I saw reluctance and disinclination in his face. His aversion was voiced in a single and indicative phrase.
“There's no rush about it,” he said, “because the snow holds for months to come.”
“Not for us,” I objected stubbornly. “We don't know how far we have to go. All we know is that Barnes must have gone on into the northwest. Off there, a long way off, lies the Bering Sea. He may have crossed the narrow straits and plunged into Siberia. We can travel only when the snow is hard and deep enough to cover the undergrowth. We must go.”
I saw that he recognized my logic. He breathed deeply, as if in resignation, hesitated as though to find an alternative reason for delay and, finding none, was slow to reply.
“Yes,” he soberly admitted, “we came up here to do a certain thing. We took money for it. We're obligated to do our best. Well—we will do it. But—by heavens!—I wish it were different!” He stopped as if to better regard me, and demanded, “When do you think we should go?”
“Not later than day after to-morrow,” I said. “Provided, of course, that the weather holds. And, if I can, I wish to get Peluk, the shaman, to go with us for at least a day or two as a guide.”
“He'd be a good one,” Jack muttered; “but why particularly him?”
“Because, if I can, I'd like to induce him to show me—something that he told me of—some days since.”
I couldn't very well explain that I hoped to induce Peluk to lead me to the place where, in my belief, he or his followers had murdered a white man whose name, if my conjecture was justified, was none other than Harris Barnes.
“All right,” he said. “I'll be ready when you are. But I'll tell you this, Jim, I'm lazy. I hate to go.

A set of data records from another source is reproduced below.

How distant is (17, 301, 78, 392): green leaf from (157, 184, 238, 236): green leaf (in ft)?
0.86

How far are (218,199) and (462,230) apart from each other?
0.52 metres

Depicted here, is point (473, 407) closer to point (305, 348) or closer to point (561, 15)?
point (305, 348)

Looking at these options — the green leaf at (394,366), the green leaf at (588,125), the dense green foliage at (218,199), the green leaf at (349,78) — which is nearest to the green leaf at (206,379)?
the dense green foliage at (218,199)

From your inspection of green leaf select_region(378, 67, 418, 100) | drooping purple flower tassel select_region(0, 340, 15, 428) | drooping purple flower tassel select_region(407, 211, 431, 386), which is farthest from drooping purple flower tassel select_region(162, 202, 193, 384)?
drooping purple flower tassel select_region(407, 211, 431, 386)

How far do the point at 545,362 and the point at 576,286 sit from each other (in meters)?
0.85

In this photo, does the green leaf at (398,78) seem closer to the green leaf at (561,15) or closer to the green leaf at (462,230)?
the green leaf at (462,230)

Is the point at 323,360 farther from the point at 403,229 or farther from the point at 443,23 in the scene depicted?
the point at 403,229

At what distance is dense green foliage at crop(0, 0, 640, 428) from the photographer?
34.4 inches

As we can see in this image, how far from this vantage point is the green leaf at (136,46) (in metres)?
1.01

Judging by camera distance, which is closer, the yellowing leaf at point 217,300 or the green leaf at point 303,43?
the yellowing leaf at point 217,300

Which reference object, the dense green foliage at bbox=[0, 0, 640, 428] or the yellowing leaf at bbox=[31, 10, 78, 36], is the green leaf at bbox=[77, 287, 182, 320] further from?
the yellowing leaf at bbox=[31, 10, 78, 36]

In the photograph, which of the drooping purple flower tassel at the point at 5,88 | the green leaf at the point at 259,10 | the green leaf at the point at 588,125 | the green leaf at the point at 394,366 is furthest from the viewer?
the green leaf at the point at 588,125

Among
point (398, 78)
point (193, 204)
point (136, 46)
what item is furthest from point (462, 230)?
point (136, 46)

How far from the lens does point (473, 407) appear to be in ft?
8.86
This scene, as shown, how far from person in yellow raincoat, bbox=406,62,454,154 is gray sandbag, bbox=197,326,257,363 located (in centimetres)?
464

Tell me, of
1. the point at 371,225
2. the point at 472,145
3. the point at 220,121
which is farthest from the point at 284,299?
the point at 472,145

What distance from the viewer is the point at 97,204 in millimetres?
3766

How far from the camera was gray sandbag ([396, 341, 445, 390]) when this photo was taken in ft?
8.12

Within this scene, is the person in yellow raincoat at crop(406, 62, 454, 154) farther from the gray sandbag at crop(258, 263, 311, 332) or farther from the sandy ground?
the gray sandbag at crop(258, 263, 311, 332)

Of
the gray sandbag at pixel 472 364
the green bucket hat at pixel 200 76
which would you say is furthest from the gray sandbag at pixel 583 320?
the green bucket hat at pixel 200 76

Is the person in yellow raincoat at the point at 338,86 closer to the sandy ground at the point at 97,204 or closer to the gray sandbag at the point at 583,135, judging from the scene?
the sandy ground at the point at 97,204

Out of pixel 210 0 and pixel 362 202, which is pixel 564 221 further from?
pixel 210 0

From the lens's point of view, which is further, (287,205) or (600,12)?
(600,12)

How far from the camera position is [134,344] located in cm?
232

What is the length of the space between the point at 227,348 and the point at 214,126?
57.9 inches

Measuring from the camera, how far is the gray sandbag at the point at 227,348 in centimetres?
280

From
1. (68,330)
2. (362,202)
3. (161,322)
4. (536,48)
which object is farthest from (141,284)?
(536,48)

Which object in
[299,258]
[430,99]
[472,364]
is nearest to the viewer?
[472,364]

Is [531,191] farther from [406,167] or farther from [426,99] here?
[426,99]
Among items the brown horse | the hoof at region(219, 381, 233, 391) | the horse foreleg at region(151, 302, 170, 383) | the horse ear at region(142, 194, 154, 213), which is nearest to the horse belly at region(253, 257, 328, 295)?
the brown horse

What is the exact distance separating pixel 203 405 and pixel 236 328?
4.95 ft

And—Jim—I understand Malitka better than you do. And I like her! ”
His familiarity of designation did not escape me. To him she was neither “our lady” nor “madame.” She was Malitka.
To tell him all I knew would clearly be disastrous to our mission. He had become subject to her through the least logical and sane of all human influences, that of affection. Noble ideals, empires, wealth, the welfare of nations, and so on downward to merely individual aspirations, have been squandered, wasted, lost, or defeated at the foot of that fallacious, alluring, conquering shrine.